Selected extract
-- Opening Marker --

Search
0
2.2 years ago by
assaf www140
assaf www140 wrote:

Deseq and EdgeR developers and user hi,

I'm testing an RNA-Seq data set for few developmental time-points (t0,t4,t12,t18,t21,t24,t48) with no replicates (more details here: https://support.bioconductor.org/p/75773/#75851). All samples come from the same embryos culture, and can be considered as samples taken from a single individual at different times. Biologically, we know that from time "t0" to "t4" there is no transcription, and existing mRNAs are degraded. Therefore I would expect that as compared to "t0", most genes will be under-expressed in "t4". Yet, as far as I read, EdgeR and Deseq2 default normalization of read-counts expect symmetrical under/over expression.

attached a diagnostic histogram based on the Deseq developers suggestions ( Normalization by DEseq ), where the log-fold changes of t4 is based on the geometric mean of all samples.  I am suspecting, though cannot know for sure, that the true scaling factor is different (e.g., possibly red line should be shifted even more to the right, since I expect only degradation in t4). Is there something I can do here to improve the scaling factor estimation ?

thanks, Assaf

modified 2.2 years ago by Michael Love17k • written 2.2 years ago by assaf www140
1
2.2 years ago by
Aaron Lun19k
Cambridge, United Kingdom
Aaron Lun19k wrote:

The TMM method in calcNormFactors doesn't require symmetric DE. By default, it can tolerate up to 30% of genes being DE in a single direction between pairs of samples (60% in total, if there is symmetry). It can be made more robust by setting logratioTrim to a higher value, at the cost of reducing precision for the normalization factor estimates. However, if you have more than 50% DE in any direction, then the TMM method will fail.

In such extreme cases, there are very few solutions. One is to define a set of housekeeping genes and apply the TMM method on that. The idea is to restrict the normalization to a subset of genes in which the DE proportion is likely to be lower than that for the set of all genes. Of course, this approach is entirely dependent on the quality of your housekeeping set, and makes the assumption that transcripts for those genes do not get degraded.

-- Closing Marker --

Data extracts

-- Opening Marker --

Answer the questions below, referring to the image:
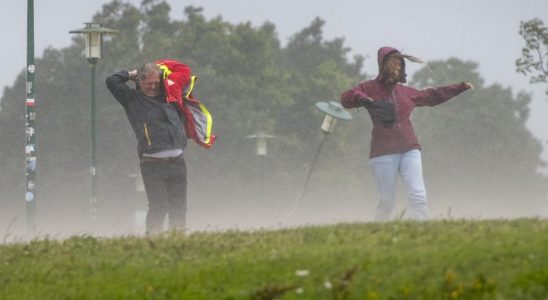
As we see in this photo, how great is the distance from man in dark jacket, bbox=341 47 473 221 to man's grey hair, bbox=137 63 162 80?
2.01 meters

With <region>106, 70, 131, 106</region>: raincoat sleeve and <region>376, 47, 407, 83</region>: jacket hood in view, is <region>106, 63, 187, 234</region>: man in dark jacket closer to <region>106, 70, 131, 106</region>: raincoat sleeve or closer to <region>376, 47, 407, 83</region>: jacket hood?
<region>106, 70, 131, 106</region>: raincoat sleeve

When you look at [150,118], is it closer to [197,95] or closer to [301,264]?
[301,264]

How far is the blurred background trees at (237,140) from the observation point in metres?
63.8

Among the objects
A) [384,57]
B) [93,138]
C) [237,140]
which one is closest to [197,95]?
[237,140]

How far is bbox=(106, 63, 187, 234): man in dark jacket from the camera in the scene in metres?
14.7

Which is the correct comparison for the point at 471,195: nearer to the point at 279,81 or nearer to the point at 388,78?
the point at 279,81

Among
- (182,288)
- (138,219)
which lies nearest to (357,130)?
(138,219)

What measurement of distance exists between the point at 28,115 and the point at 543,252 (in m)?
20.0

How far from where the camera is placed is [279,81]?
7325 centimetres

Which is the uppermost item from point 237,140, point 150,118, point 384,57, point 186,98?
point 384,57

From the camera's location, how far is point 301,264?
31.9 feet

-- Closing Marker --

Exercise requirements
Translate this sentence from the forum thread on RNA-Seq normalization into Spanish: "The idea is to restrict the normalization to a subset of genes in which the DE proportion is likely to be lower than that for the set of all genes."

Answer
La idea es restringir la normalización a un subconjunto de genes en el que es probable que la proporción de DE sea menor que la del conjunto de todos los genes.